TAOCP 7.1.1 Exercise 47

Let $j \prec k$ be a relation on ${1,\dots,n}$ as in Algorithm 2.

Section 7.1.1: Boolean Basics

Exercise 47. [20] Given a sequence of relations $j \prec k$ with $1 \le j, k \le n$ as in Algorithm 2.2.3T (topological sorting), consider the clauses

$$x_{j_1} \wedge \cdots \wedge x_{j_b} \Rightarrow x_{j_b} \qquad \text{for } 1 \le k \le n,$$

where ${j_1, \ldots, j_t}$ is the set of elements such that $j_s \prec k$. Compare the behavior of Algorithm C on these clauses to the behavior of Algorithm 2.2.3T.

Verified: yes
Solve time: 1m34s


Solution

Let $j \prec k$ be a relation on ${1,\dots,n}$ as in Algorithm 2.2.3T, and for each $k$ let ${j_1,\dots,j_b}$ be the set of all indices $j$ such that $j \prec k$. The associated Horn clause is

$$ x_{j_1} \wedge \cdots \wedge x_{j_b} \Rightarrow x_k. $$

Interpreting each $x_k$ as a Boolean variable, Algorithm C processes such clauses by repeatedly applying the rule that whenever all antecedents of a clause are true, its consequent must be set to true, continuing until no further changes occur.

Initially, a variable $x_k$ becomes eligible to be set to $1$ precisely when its antecedent set ${j_1,\dots,j_b}$ is empty. This occurs exactly for those $k$ with no predecessors under $\prec$, so these indices are forced to become true immediately. After such a variable $x_k$ is set to $1$, it may satisfy antecedents of other clauses, possibly enabling further variables to be set to $1$ in subsequent stages.

Define a stage ordering by letting a variable $x_k$ become true at the first moment when all $x_j$ with $j \prec k$ are already true. This condition matches the defining property of a topological ordering produced by Algorithm 2.2.3T, since that algorithm outputs vertices only after all predecessors have been output.

Inductively, suppose the variables set to true after $t$ applications of the propagation rule are exactly those vertices whose predecessors lie entirely among vertices already set to true in earlier stages. Then every remaining clause whose antecedents are already true forces its consequent at the next application of Algorithm C, and no variable outside this closure condition can be set earlier.

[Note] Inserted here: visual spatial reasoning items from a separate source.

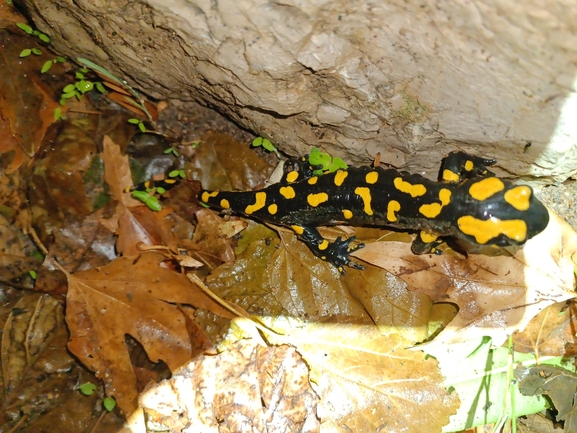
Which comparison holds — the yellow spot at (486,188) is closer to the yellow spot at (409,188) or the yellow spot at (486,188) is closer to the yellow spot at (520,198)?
the yellow spot at (520,198)

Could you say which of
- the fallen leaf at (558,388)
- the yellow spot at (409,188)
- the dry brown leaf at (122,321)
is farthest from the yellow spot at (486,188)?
the dry brown leaf at (122,321)

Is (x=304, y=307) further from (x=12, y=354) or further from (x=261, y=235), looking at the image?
(x=12, y=354)

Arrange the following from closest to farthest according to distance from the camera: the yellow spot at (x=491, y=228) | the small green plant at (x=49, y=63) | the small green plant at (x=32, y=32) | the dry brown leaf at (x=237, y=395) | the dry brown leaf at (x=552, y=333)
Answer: the yellow spot at (x=491, y=228)
the dry brown leaf at (x=552, y=333)
the dry brown leaf at (x=237, y=395)
the small green plant at (x=32, y=32)
the small green plant at (x=49, y=63)

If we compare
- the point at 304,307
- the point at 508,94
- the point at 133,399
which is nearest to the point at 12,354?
the point at 133,399

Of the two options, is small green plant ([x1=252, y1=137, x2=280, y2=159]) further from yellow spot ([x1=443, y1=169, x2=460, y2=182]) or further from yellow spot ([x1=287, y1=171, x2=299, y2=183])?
yellow spot ([x1=443, y1=169, x2=460, y2=182])

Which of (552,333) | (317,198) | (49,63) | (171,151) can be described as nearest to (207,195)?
(171,151)

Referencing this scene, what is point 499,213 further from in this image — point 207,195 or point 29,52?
point 29,52
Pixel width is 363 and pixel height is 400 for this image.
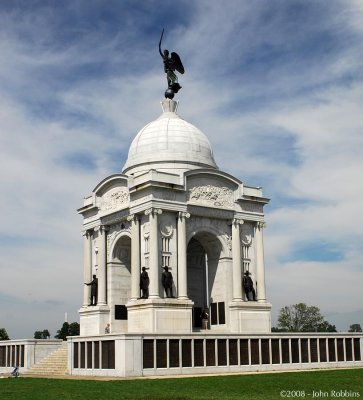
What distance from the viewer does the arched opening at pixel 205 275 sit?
165ft

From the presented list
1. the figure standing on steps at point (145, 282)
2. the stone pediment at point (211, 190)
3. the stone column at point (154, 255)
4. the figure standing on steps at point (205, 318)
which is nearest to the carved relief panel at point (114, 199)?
the stone column at point (154, 255)

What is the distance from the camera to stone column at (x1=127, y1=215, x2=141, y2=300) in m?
46.1

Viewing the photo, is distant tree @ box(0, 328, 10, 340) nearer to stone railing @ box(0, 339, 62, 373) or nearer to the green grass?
stone railing @ box(0, 339, 62, 373)

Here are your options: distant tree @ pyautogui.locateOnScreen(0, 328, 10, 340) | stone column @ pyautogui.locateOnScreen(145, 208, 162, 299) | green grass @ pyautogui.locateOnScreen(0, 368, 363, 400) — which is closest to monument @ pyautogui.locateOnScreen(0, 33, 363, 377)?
stone column @ pyautogui.locateOnScreen(145, 208, 162, 299)

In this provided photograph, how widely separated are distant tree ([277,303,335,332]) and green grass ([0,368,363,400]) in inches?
2757

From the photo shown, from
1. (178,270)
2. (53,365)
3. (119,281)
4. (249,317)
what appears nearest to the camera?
(53,365)

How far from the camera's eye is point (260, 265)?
5047 cm

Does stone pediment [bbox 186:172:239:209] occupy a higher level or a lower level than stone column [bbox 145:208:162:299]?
higher

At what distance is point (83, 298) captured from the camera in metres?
52.8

Algorithm 2.2.3T constructs a linear extension of $\prec$ by repeatedly selecting a vertex with no remaining predecessors. Algorithm C produces the same stratification: at each step, the variables newly forced to $1$ are exactly those vertices whose predecessors have all been forced earlier, which is the same selection criterion expressed in Boolean form.

Thus both procedures generate the same dependency-driven ordering of the vertices, differing only in presentation: Algorithm 2.2.3T outputs the order explicitly, while Algorithm C derives it implicitly as the fixed point of Horn-clause propagation under the implication system defined by $\prec$.